The Ohio Power Siting Board approved applications filed by Clearview Solar I, a unit of Open Road Renewables, and Ross County Solar, a unit of National Grid Renewables, to build utility-scale solar facilities in Champaign and Ross counties, respectively.
The 144 MW Clearview Solar project is set to occupy around 1,075 acres of a roughly 1,195-acre project area located in Champaign County, west of Columbus. The hardware is subject to change, but the preliminary site plan was modeled using First Solar’s Series 6 Plus modules, Nextracker NX Gemini single-axis trackers, and SMA America’s Sunny Central 4600 inverters. Construction is expected to begin late this year and take about 12 months.
The 120 MW Ross County Solar project is set to occupy roughly 927 acres within a roughly 1,433-acre project south of Columbus. The project application does not include what specific manufacturers the developers intend to use. It said that the project will consist of around 365,000 monocrystalline bifacial PV panels, mounted on single-axis trackers.
The application also lfets open the possibility of using either polycrystalline or thin film modules. Construction is expected to begin as early as the fourth quarter with commercial operations beginning as early as the fourth quarter of 2022.
These two projects add to the surge of utility-scale solar applications and approvals in Ohio. The state ranked 23rd in the nation in terms of installed capacity at the end of Q2 2021, according to the Solar Energy Industries Association (SEIA). With roughly 797 MW installed to date, Ohio is one of the states SEIA said it anticipates to have an especially bright solar future. The trade group projected 5,596 MW of new capacity over the next five years, good for sixth-most in the nation.

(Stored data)
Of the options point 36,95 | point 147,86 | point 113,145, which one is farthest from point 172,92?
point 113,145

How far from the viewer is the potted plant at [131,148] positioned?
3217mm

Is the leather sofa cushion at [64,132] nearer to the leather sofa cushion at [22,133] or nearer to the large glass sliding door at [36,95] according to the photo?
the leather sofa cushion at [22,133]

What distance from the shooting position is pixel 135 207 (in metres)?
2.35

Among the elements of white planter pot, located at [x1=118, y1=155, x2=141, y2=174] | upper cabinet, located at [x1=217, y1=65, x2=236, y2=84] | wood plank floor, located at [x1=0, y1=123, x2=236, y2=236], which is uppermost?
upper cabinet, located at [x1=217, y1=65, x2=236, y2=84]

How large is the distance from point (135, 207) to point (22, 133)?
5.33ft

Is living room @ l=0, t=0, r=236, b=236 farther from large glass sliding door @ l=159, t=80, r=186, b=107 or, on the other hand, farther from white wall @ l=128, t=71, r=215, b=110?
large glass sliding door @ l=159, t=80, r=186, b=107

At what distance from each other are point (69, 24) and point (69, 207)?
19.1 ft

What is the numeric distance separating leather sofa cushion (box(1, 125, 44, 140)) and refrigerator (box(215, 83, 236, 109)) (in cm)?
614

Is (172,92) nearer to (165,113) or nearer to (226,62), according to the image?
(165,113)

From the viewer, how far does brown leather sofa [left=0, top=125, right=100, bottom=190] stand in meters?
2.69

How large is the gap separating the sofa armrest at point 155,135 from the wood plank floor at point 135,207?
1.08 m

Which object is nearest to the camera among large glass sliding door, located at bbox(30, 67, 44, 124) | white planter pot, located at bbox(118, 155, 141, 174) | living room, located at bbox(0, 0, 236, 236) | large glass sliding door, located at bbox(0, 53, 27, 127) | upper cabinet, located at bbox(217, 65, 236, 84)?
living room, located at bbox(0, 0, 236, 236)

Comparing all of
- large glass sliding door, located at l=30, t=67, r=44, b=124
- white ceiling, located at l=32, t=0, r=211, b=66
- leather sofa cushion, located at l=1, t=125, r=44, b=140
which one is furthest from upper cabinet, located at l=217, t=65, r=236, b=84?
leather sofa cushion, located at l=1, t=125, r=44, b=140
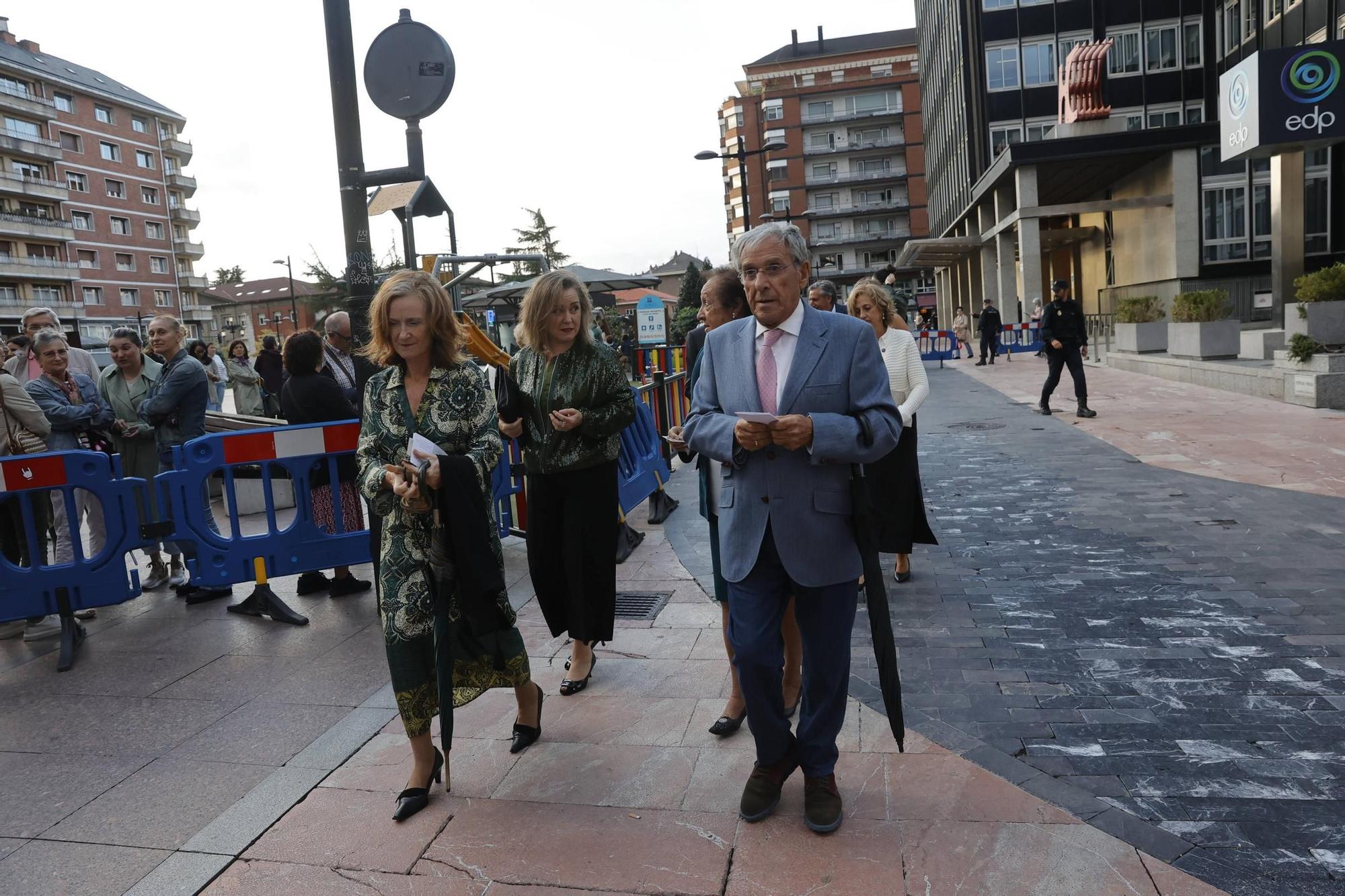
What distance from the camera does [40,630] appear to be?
5816 millimetres

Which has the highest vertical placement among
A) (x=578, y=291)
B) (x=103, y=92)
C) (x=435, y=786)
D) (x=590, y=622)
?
(x=103, y=92)

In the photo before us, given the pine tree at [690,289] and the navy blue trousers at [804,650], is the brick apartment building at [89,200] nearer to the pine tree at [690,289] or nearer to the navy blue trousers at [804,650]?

● **PROBLEM A**
Write out the Ohio solar article from "The 120 MW Ross" down to "on single-axis trackers.".
● **PROBLEM B**
List the pieces of hardware that the Ohio solar article says were used to model the preliminary site plan for the Clearview Solar project.
The material has no connection to the Ohio solar article.

● **FINAL ANSWER A**
The 120 MW Ross County Solar project is set to occupy roughly 927 acres within a roughly 1,433-acre project south of Columbus. The project application does not include what specific manufacturers the developers intend to use. It said that the project will consist of around 365,000 monocrystalline bifacial PV panels, mounted on single-axis trackers.

● **FINAL ANSWER B**
First Solar's Series 6 Plus modules, Nextracker NX Gemini single-axis trackers, and SMA America's Sunny Central 4600 inverters.